The relatively tough life didn’t keep her from leaving a mark in a highly competitive environment like Berklee. In a world where everybody knew music, her voice stood out.
On several occasions, Rich was the featured vocalist at the school’s “Singers’ Night,” a regular showcase of Berklee’s best. To be chosen would be to best a field of 130 singers each time.
Something special
In her March 2006 performance, Rich wowed the predominantly American crowd at the Berklee Performance Center with her jazzy rendition of Dina Bonnevie’s “Bakit Ba Ganyan?” The pianist-vocalist was backed by a 10-piece orchestra.
“Even if I didn’t understand a word in your song, I knew it was something special,” a member of the audience told Rich afterward.
Rich is just as appreciated for her music therapy.
“Rich’s gentleness and sensitivity to me as a patient was very appreciated during hospital stays,” patient Elizabeth Apel wrote in a compliment card. “The music ministered to me helped me get through some long days.”
Such was Joanne’s experience in the caring arms of her therapist. A nurse told Rich after the septuagenarian’s death: “If you only knew how much your work meant to her.”
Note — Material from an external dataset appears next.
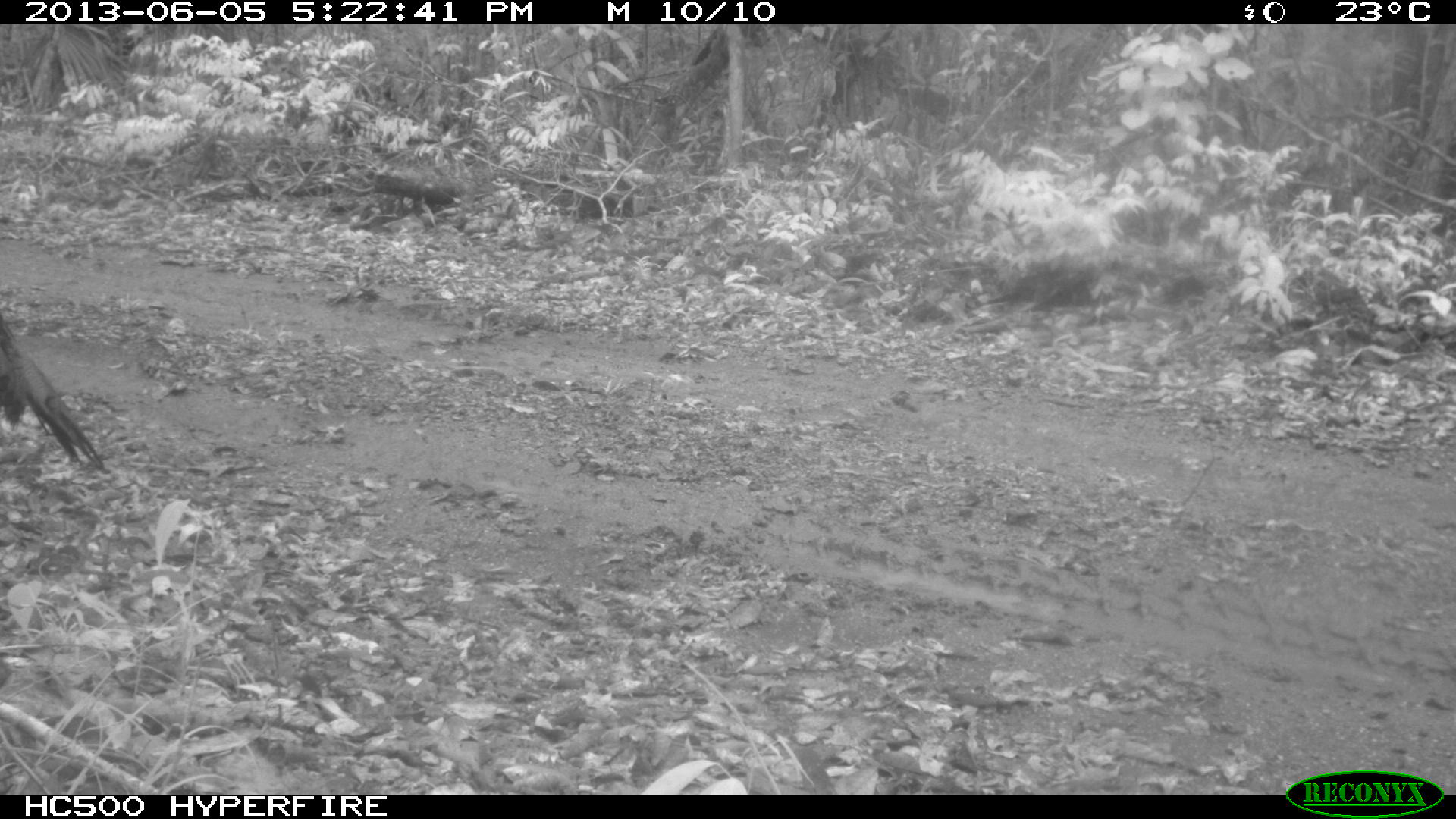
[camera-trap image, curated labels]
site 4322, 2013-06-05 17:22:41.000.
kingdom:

Indeed, Rich struck a chord in Joanne especially with their joint composition, “Michelle’s Song,” summing up what meant most for the woman in her final days—her granddaughter.
“You’ll never know the happiness that you have brought to me,” the song goes. “Because you’re a part of me and I’m a part of you.”
Joanne, close friends know, could well be referring to her therapist as well.